DC Colorado also supports the Durning Laboratory and Fleming Active Learning Laboratory in the ME Department, where students design and build hardware for their projects. DC Colorado provides infrastructure for many hands-on design classes, including Computer-Aided Design and Fabrication, Component Design, Senior Design, Graduate Design, and more. Visit the DCC website here.
Industry sponsors pay a fee of $16k for undergraduate and $20K for graduate projects.
Portions of the budget go to student project budgets, and to help support the Durning Laboratory and Fleming Active Learning Laboratory in the Department of Mechanical Engineering, where students design and build hardware for their projects.
Sponsors are asked to provide an Industry Mentor who can commit 10 hours per semester to support the student team. These hours are typically dedicated to weekly meetings with the students.
Sponsors benefit from students’ fresh ideas, gain an edge in recruiting top students to their company, and obtain a working piece of hardware at the end of the project. A company’s investment also can result in a competitive advantage, with the company retaining exclusive rights to the intellectual property developed.
Each student team will commit more than 1,500 hours to the project.
Students gain valuable experience working with professional engineers.
Students may work in the Durning Laboratory, the Fleming Active Learning Laboratory, or the college’s state-of-the-art Integrated Teaching and Learning Laboratory. If desired, students may also work at the sponsor's work site.
Students work within time and materials budgets, while gaining experience with industry procedures such as writing purchase orders and meeting deadlines under pressure.

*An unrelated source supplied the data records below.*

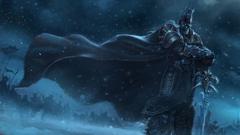 Destiny Taken King Warlock Wallpapers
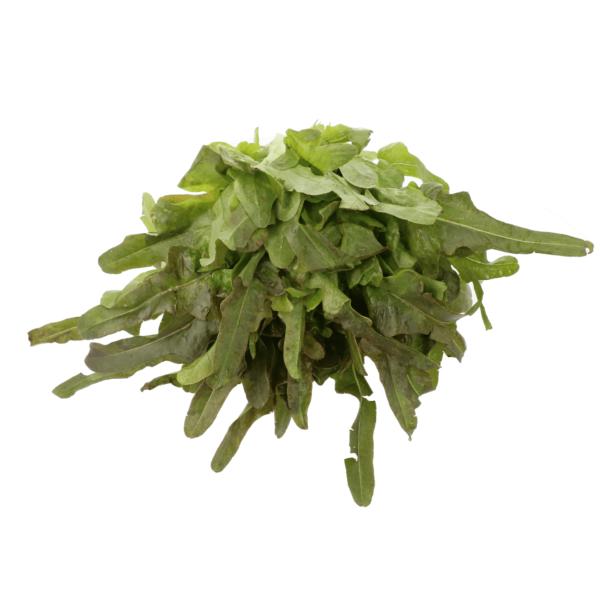 Salade cerbiatta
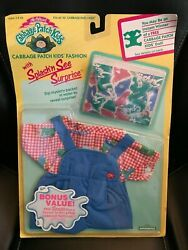 New Cabbage Patch Kids Fashion with Splash'n See Surprise Sealed Hasbro 1990
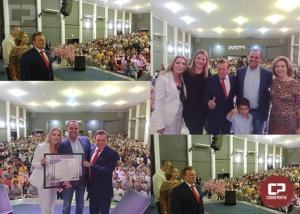 Apóstolo Agenor Bortolon Junior de Cruzeiro do Oeste recebe Título de Cidadão Benemérito
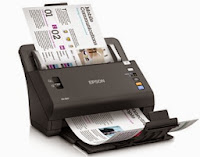 http://www.driverprintersupport.com/2014/11/epson-workforce-ds-860-color-document.html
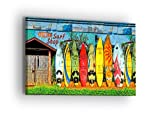 Image of Venice Surfshop Hawaii Canvas Wall Art - Professional Quality Print Gallery Wrap Modern Home Decor - Ready to Hang - Made in USA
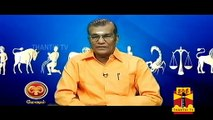 (15/09/2019) Indraya Raasipalan : Watch what your stars say about your day.. By Astrologer Sivalpuri Singaram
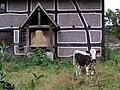 2007 09 09 Ecomusée d'Alsace.JPG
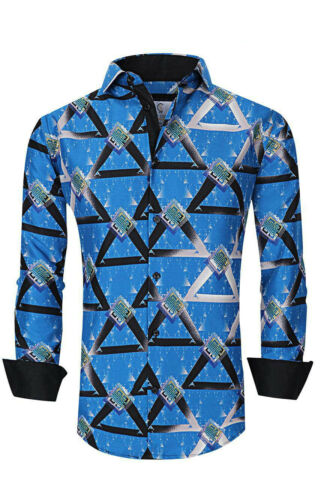 Suslo Couture Men/'s Slim-Fit Pyramid Blue Designer Long Sleeve Button Down Shirt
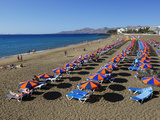 Playa Grande, Puerto del Carmen, Lanzarote, Canary Islands, Spain, Atlantic, Europe Photographic Print by Stuart Black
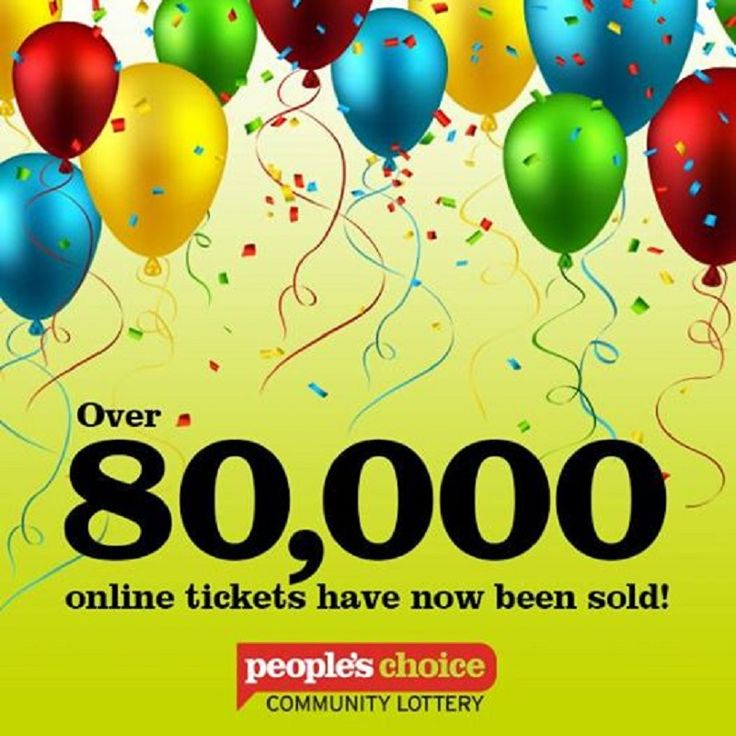 The People's Choice Community Lottery Sells A Record Breaking 80,000 Tickets Online!  We're very excited to inform you that the People's Choice Community Lottery has exceeded their previous record of 80,000 for online ticket sales – and they still have one month to go!  A BIG thank you to everyone who has bought tickets so far!  Click here to learn more... http://adrianbriencars.com.au/blog/5364/the-peoples-choice-community-lottery-sells-a-record-breaking-80000-tickets-online/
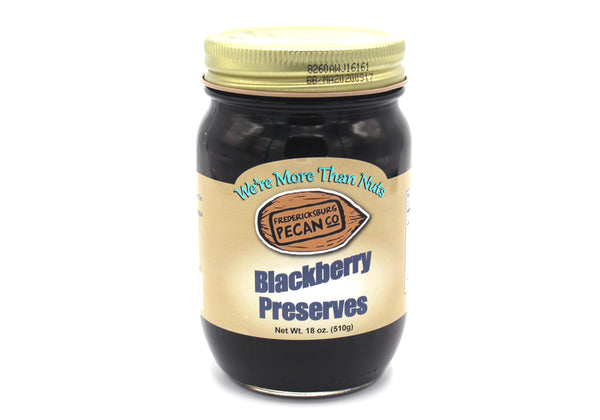 Blackberry Preserves OUT OF STOCK
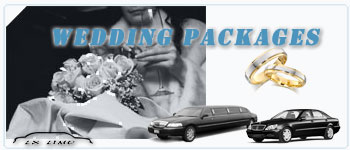 Sacramento Wedding Limos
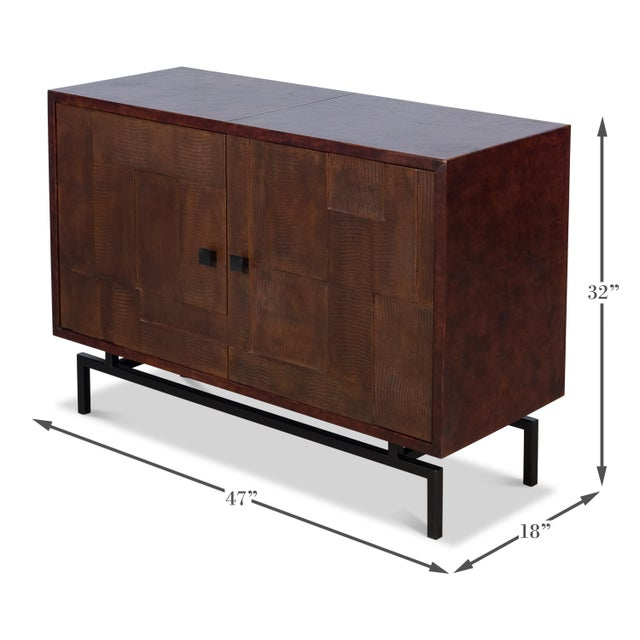 2010s Sarreid Patchwork Leather Sideboard, 2 Dr For Sale - Image 5 of 7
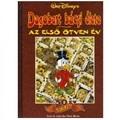 Don Rosa: Dagobert bácsi élete - Az első ötven év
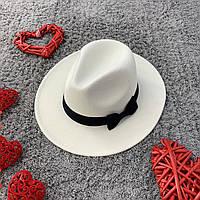 Шляпа женская Федора с устойчивыми полями и бантиком белая, фото 1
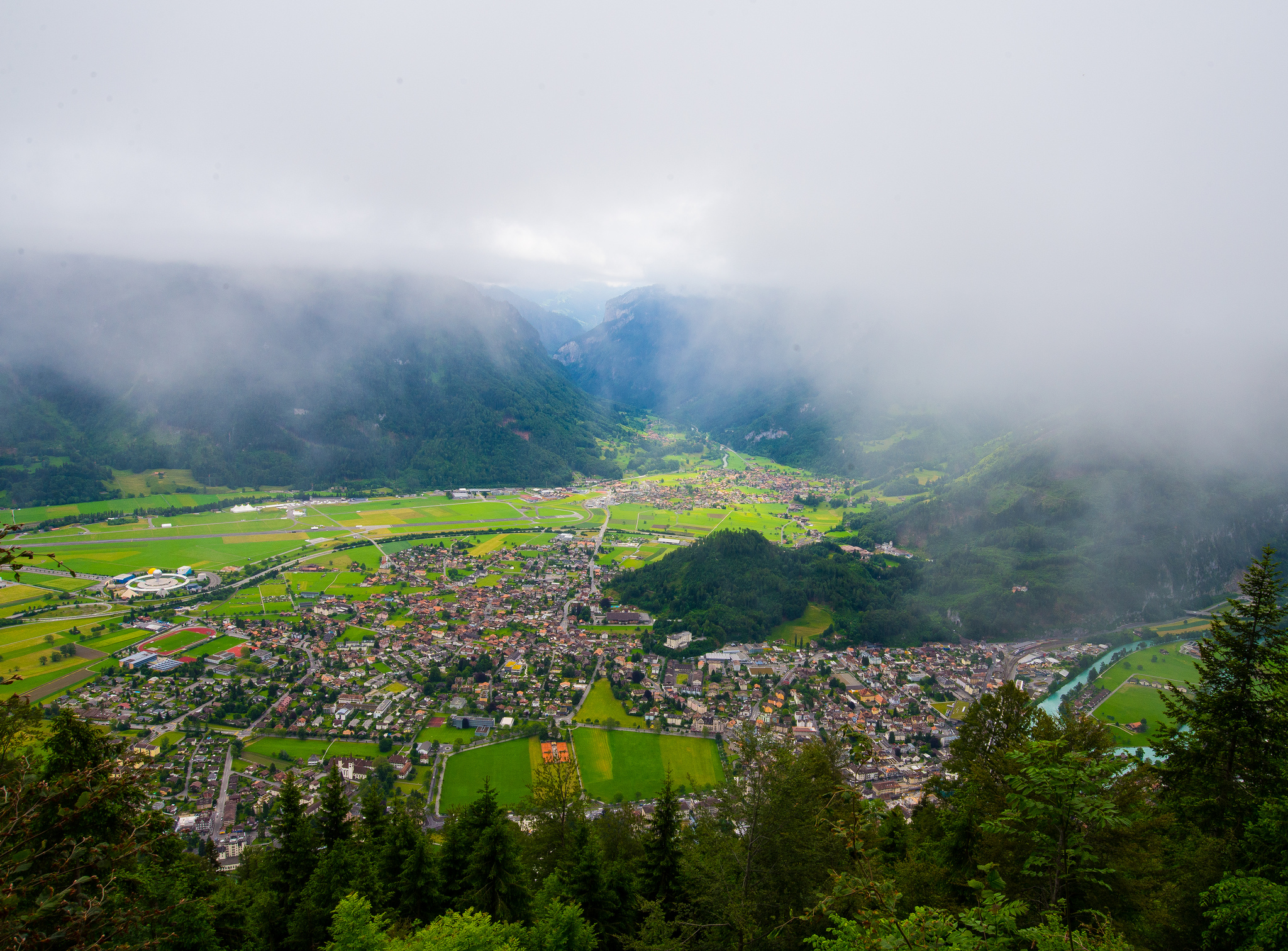 what to do when it is cloudy in interlaken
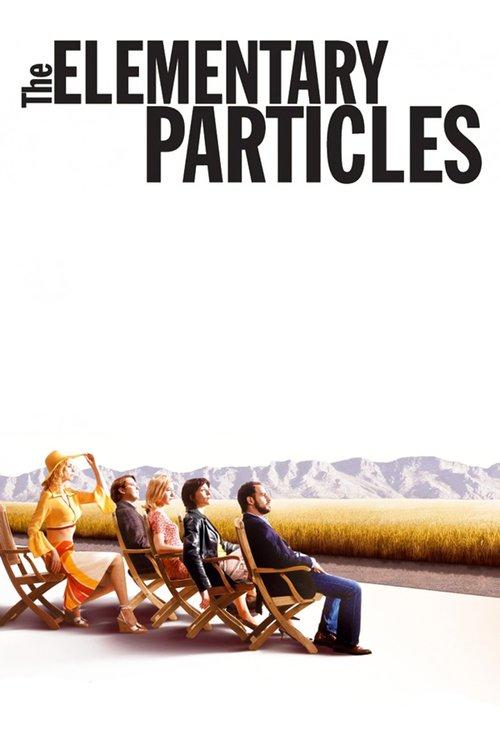 Elementarpartiklarna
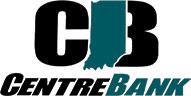 CentreBank Logo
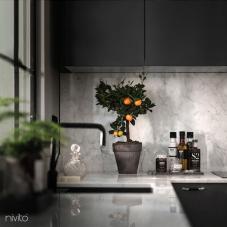Musta Keittiöhana - Nivito 10-RH-320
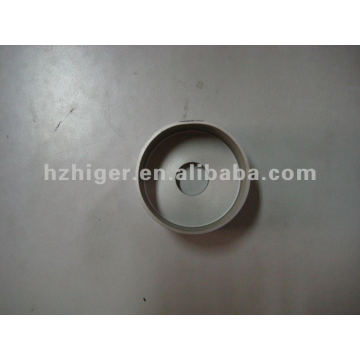 aluminum extrusion auto machinery parts pump parts
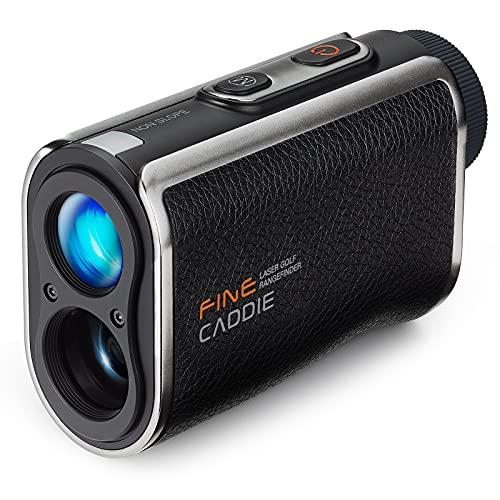 FineCaddie UPL100, 0.3Sec Fast Golf Laser Range Finder 1093Y Slope Mode Vibration Alert USB Charging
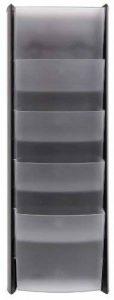 Alba DDPROMM N Présentoir Mural 5 Cases Format A5 5 Compartiments Noir de la marque Alba image 0 produit
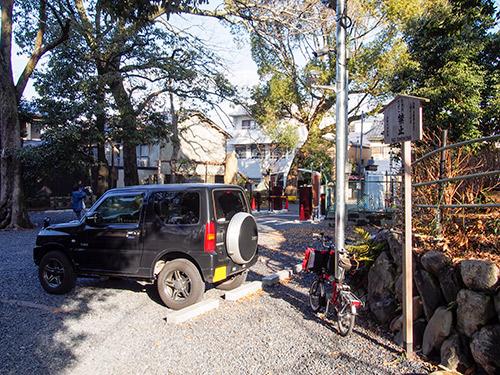 藤森神社 駐輪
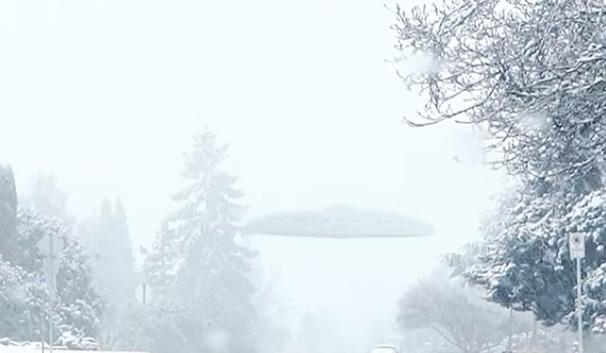 В Сети опубликовали видео с НЛО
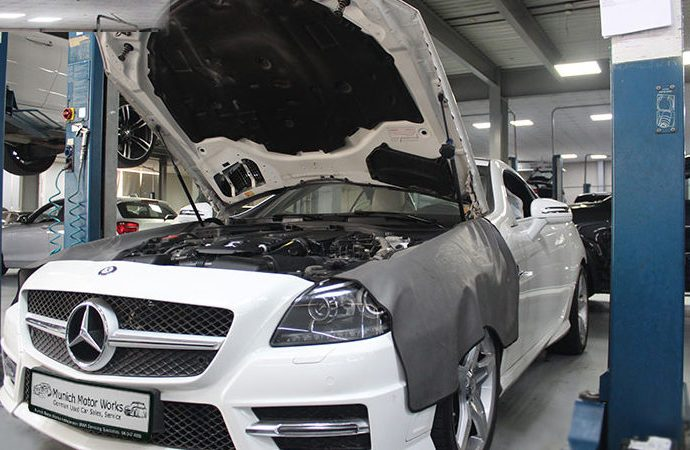 Deals to maintain cars without crossing your budget in Dubai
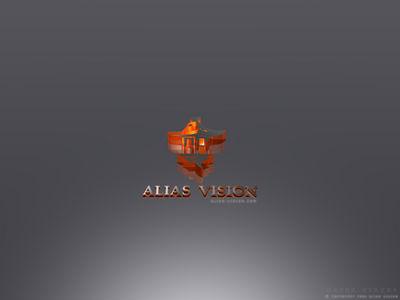aliasvision 1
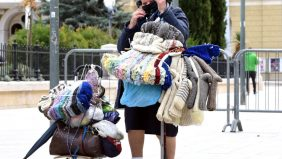 [U OKU KAMERE] Poskupljuju energenti sad je pravo vrijeme za nabavku vunenih čarapa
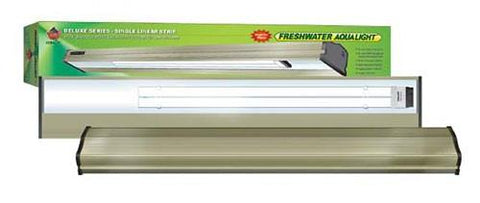 Coralife Freshwater Aqualight Single Linear Strip Compact Fluorescent Fixture, 1X65 Watt, 30 inch (53015) - Peazz Pet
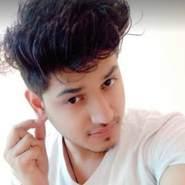 vickyu819595's profile photo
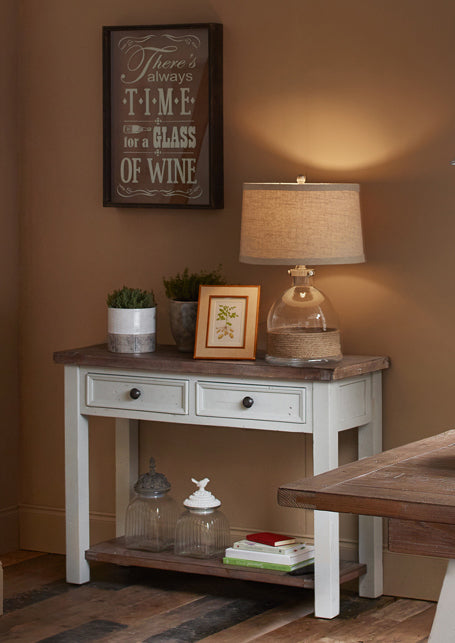 Hamptons Hall Console Table with 2 Drawers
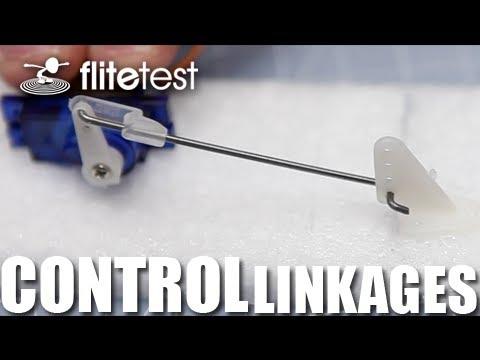 Flite Test - Control Linkages - FAST TIP - UC9zTuyWffK9ckEz1216noAw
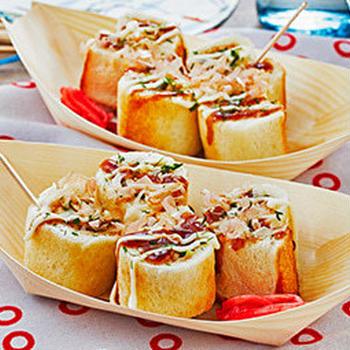 パンを使って♪お家で夏祭りレシピ♪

Each year, student teams submit approximately four written reports and as many oral presentations on product development and testing.
The engineering Faculty Advisor will devote over 40 hours to supervising the sponsored student team throughout the academic year.
The Faculty Advisor assists student teams in understanding and executing the design process.
The Faculty Advisor serves as at the primary point of contact for academic topics. (schedule, deliverables, grading, etc.)
The Faculty Advisor ensures that student teams meet the academic course goals and company's project goals.